目前世界上最为领先的几个暗物质直接探测实验都使用了剖面似然比方法来对最终的暗物质数据进行统计学分析,其中PandaX-II 实验最近发表的结果结合剖面似然比统计和CLs方法给出了对暗物质与核子若干相互作用截面的限制.本文在描述该统计方法的基础上,以PandaX-II 实验中的数据分析为例,介绍了具体的剖面似然比的构造方式,再应用CLs方法给出暗物质与普通物质发生非弹性散射的截面上限.

关键词: 暗物质直接探测; 数据分析; 非弹性散射; 剖面似然比; CLs方法

本文引用格式

阿布都沙拉木·阿布都克力木,谌勋,吾尔尼沙·依明尼亚孜 . 剖面似然比统计及CLs方法在PandaX-II 暗物质实验数据分析中的应用[J]. 上海交通大学学报, 2019 , 53(12) : 1508 -1514 . DOI: 10.16183/j.cnki.jsjtu.2019.12.015

Abstract

The profile likelihood ratio statistics is used in the leading dark matter direct detection experiments around the world to perform the statistical analysis on the data.
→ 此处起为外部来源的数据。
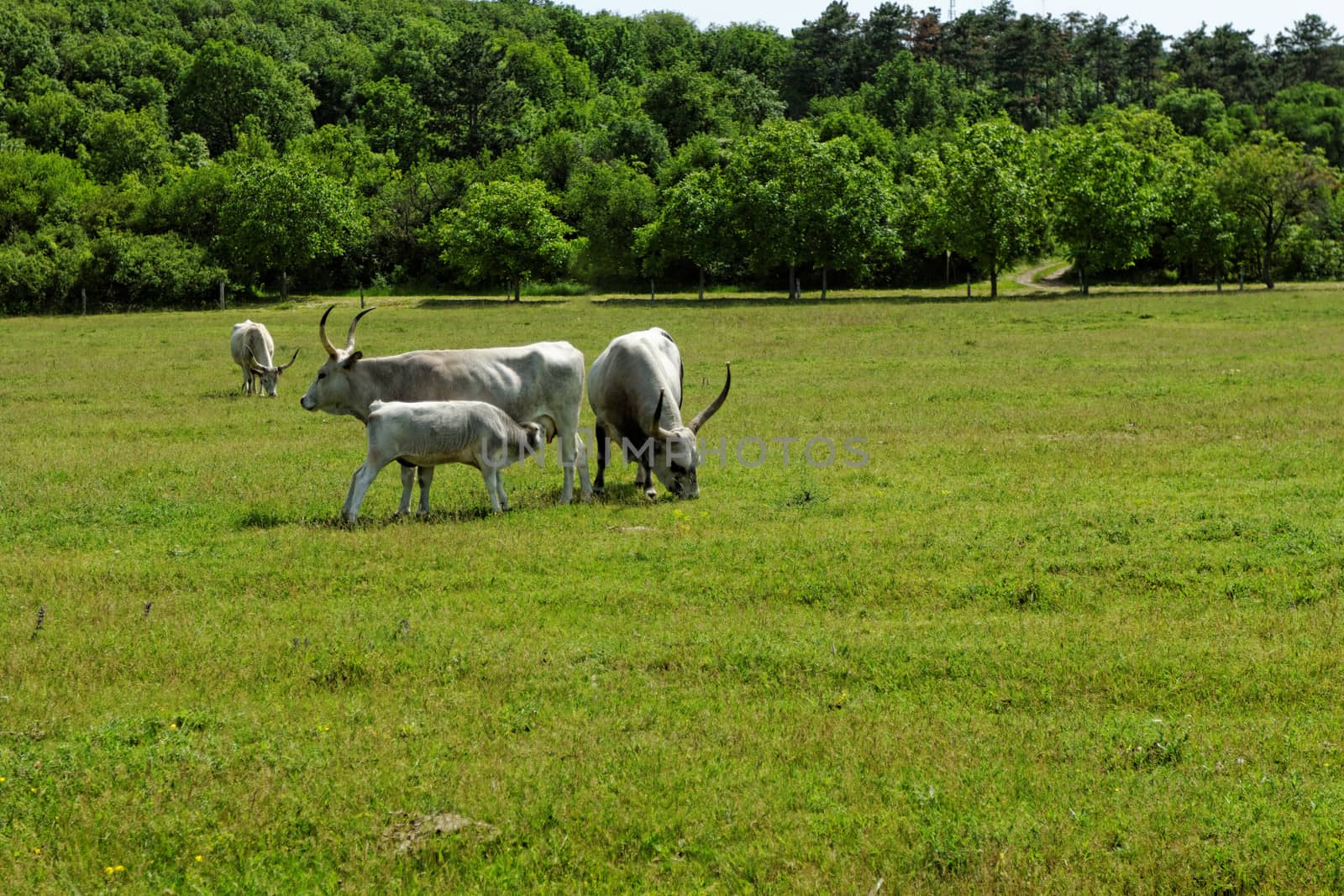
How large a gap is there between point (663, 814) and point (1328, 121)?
440 ft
The results recently published in PandaX-II experiment present several constraints on the cross sections of dark matter scattering off nucleon via profile likelihood ratio and CLs method. This article introduces profile likelihood ratio and CLs method in detail and discusses how to construct profile likelihood ratio with the data analysis of PandaX-II as an example. The upper limits of the inelastic scattering cross section between dark matter particle and nucleon are obtained with CLs method.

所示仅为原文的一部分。